Raimondo highlighted that improvement and tied it to her economic development initiatives, such as efforts to help small business through a loan program and work to lure companies from out of state with tax incentives and job training programs.
“Our progress didn’t just happen. It wasn’t an accident. And it wouldn’t have happened if we kept doing things the same old way,” Raimondo said. “We’ve come a long way, but we’re only in about the third inning of our economic comeback. So tonight, I say: Let’s keep going.”
Raimondo said she wanted a “once-in-a-generation investment to fix our schools” and called for a $1 billion investment in school construction over the next five years. Her proposal would have the state kick in $650 million of that, with a $250 million bond and $400 million in general revenue appropriations, according to her office. The remaining $350 million would come from cities and towns, her office said.
She pointed to last week, when several schools had to close because of burst pipes during a stretch of bitter cold.
“All across Rhode Island, there are teachers, we’ve all seen it, teachers putting trash bins in the middle of the classroom to collect water dripping from leaky ceilings,” she said. “Teachers and students going home sick because of mold. Rhode Island school buildings get a failing grade. It’s just not acceptable.”
LINE ITEM VETO
Raimondo renewed a push to put the line item veto on the ballot in November, to let voters decide whether to change the constitution to allow it. The power would let the governor veto individual items in the budget without having to veto the entire bill.

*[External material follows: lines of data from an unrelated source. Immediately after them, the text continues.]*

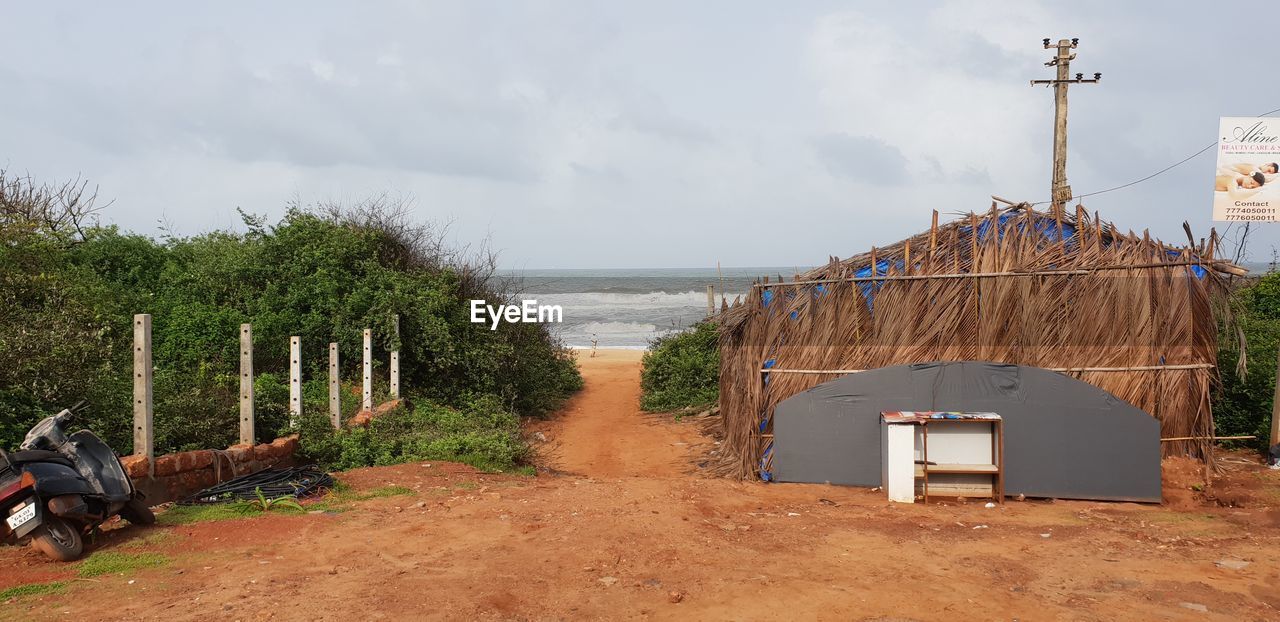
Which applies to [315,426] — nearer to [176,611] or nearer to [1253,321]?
[176,611]

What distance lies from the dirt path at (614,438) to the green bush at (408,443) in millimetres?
1197

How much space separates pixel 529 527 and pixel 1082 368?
6204 mm

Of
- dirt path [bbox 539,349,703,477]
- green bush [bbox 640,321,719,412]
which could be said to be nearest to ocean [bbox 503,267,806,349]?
green bush [bbox 640,321,719,412]

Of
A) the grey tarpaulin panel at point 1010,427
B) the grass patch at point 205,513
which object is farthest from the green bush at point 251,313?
the grey tarpaulin panel at point 1010,427

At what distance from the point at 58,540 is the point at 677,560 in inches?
162

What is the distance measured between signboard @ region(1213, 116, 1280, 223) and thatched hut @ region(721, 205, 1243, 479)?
2.32 ft

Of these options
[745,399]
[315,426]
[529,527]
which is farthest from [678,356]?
[529,527]

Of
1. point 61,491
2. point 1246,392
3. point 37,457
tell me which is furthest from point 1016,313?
point 37,457

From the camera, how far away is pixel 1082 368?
873 centimetres

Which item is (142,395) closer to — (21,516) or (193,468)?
(193,468)

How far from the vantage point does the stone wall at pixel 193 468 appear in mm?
6645

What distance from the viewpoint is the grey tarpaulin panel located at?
8.21 m

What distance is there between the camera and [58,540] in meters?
5.27

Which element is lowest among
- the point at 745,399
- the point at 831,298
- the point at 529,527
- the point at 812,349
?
the point at 529,527
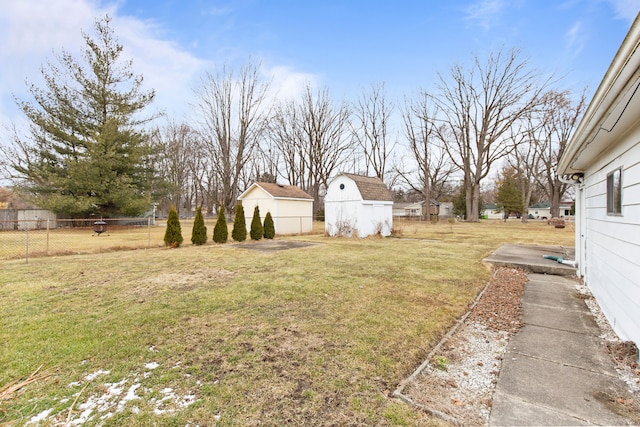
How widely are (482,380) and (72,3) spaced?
12.7 meters

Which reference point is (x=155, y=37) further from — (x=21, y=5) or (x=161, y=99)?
(x=161, y=99)

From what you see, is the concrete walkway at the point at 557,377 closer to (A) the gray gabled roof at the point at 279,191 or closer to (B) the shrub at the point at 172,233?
(B) the shrub at the point at 172,233

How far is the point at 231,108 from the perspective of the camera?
25.6 metres

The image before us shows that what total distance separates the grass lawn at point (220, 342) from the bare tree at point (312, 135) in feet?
83.4

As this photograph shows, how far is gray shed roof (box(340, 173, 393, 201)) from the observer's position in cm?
1462

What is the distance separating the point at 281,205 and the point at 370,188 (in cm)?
527

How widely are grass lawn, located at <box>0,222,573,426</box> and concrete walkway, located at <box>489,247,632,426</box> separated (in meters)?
0.69

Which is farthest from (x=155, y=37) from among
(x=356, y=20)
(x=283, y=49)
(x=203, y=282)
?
(x=203, y=282)

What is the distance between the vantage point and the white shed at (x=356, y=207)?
14.5 meters

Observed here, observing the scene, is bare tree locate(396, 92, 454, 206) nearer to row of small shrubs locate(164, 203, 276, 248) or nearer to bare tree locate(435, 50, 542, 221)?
bare tree locate(435, 50, 542, 221)

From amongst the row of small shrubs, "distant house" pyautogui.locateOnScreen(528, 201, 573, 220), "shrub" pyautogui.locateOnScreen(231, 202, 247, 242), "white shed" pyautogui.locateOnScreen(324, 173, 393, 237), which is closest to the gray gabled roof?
the row of small shrubs

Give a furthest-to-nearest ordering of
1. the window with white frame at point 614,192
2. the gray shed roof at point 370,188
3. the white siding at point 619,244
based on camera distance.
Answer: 1. the gray shed roof at point 370,188
2. the window with white frame at point 614,192
3. the white siding at point 619,244

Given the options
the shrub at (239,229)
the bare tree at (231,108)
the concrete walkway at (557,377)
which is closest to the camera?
the concrete walkway at (557,377)

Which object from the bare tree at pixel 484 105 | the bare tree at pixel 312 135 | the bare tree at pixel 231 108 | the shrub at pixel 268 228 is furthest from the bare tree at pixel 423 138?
the shrub at pixel 268 228
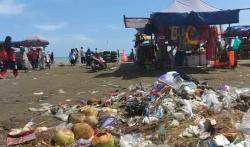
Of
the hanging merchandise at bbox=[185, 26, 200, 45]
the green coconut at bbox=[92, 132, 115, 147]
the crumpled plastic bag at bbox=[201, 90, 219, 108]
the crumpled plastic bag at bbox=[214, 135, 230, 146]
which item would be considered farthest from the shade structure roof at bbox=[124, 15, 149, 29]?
the crumpled plastic bag at bbox=[214, 135, 230, 146]

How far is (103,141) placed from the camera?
285 inches

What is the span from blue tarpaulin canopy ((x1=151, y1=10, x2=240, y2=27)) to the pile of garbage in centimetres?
860

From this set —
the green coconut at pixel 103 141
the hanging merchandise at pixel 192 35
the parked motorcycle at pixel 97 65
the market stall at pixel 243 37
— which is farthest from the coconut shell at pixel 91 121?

“Forty-four other states, including Massachusetts, already have it,” she said. “And they use it to eliminate waste and give taxpayers confidence in their government. Rhode Islanders deserve the same thing.”
Democratic House Speaker Nicholas Mattiello sounded a cautious note after the speech, and said a commission formed to study the issue was expected to start its work soon.
“It’s not a game changer, it does shift power though. That could be good. That could be bad,” he said of the proposal.
Rhode Island continues to grapple with the effects of the deadly opioid crisis. Raimondo highlighted the state’s decline in opioid deaths while also talking about the importance of keeping the issue a top priority. She proposed a new job training program for people in recovery.
Raimondo delivered her fourth State of the State address against a backdrop of an increasingly crowded race for governor. She is expected to run for a second term, although she has not officially announced. On the Republican side, Cranston Mayor Allan Fung and House Minority Leader Patricia Morgan are vying for their party’s nomination, while former GOP lawmaker Joe Trillo is running as an independent.
Meanwhile, one-term former Gov. Lincoln Chafee is seriously mulling a run. Chafee was a Republican senator, won the governor’s seat as an independent in 2010 and then became a Democrat in office before deciding not to run again. Chafee has said that if he ran it would be as a Democrat.
Morgan said in a response released before Raimondo’s speech that her party wants to address three challenges to the state’s economy: public corruption, a hostile business climate and poor educational outcomes. Among the legislation she said the Republican caucus plans to introduce are bills creating an office of independent inspector general and allowing the governor a line item veto.